En tenant compte de la liquidité, du degré de standardisation, de la sécurité et du rendement des actifs sous-jacents, on constate que si les RWA rémunérateurs (obligations) offrent un rendement potentiel inférieur aux RWA non rémunérateurs (immobilier, art, etc.), ils présentent un avantage net en termes de liquidité et de standardisation.

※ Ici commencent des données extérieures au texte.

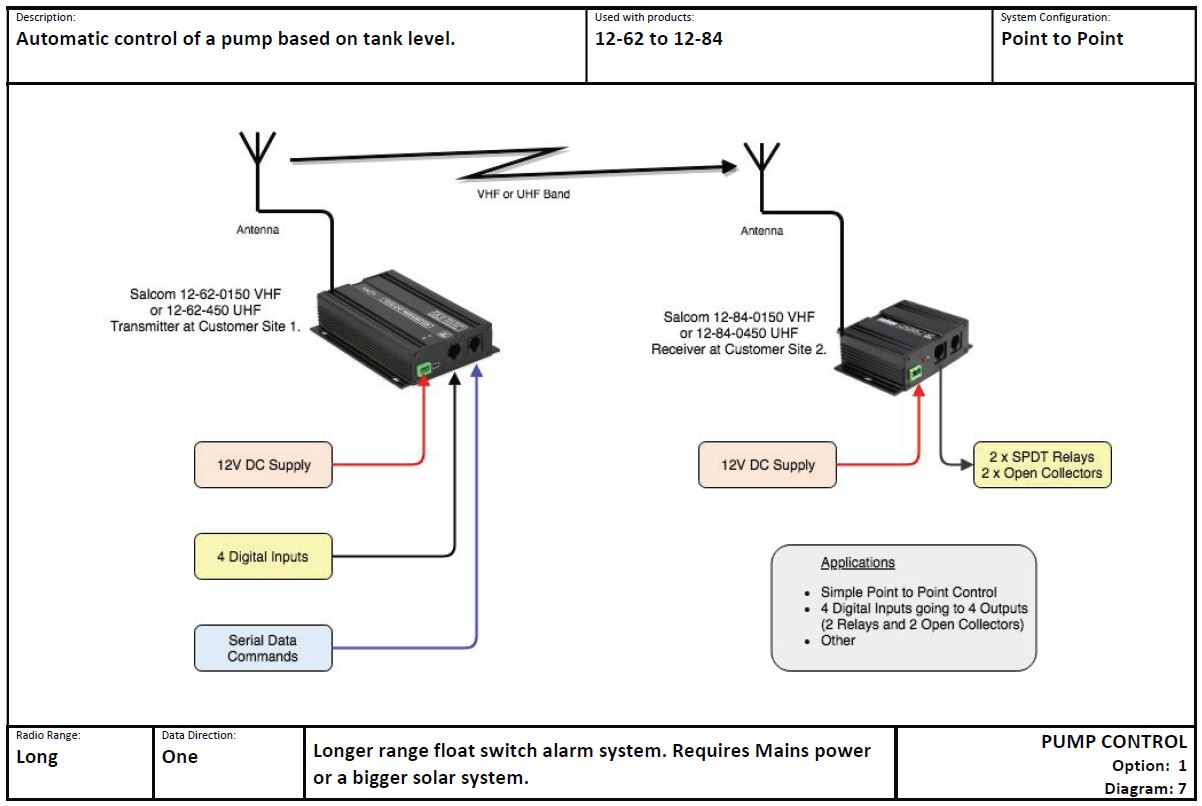 PUMP CONTROL Option 1 Diagram 7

Or, seuls les actifs très liquides et hautement standardisés peuvent soutenir une adoption massive des RWA.
De plus, semblables aux actifs producteurs de revenus en ETH, même si le rendement de base est modeste, les RWA rémunérateurs permettent de renforcer la composableité au niveau des protocoles, stimulant ainsi davantage d’innovations dans DeFi.
Par conséquent, l’actif sous-jacent idéal à moyen terme pour les RWA est constitué principalement d’obligations à court terme américaines ou d’ETF obligataires. Leur nature rémunératrice répond parfaitement à la demande du marché crypto pour des sources de rendement à faible risque, tandis que leur forte liquidité et standardisation favorisent une adoption à grande échelle.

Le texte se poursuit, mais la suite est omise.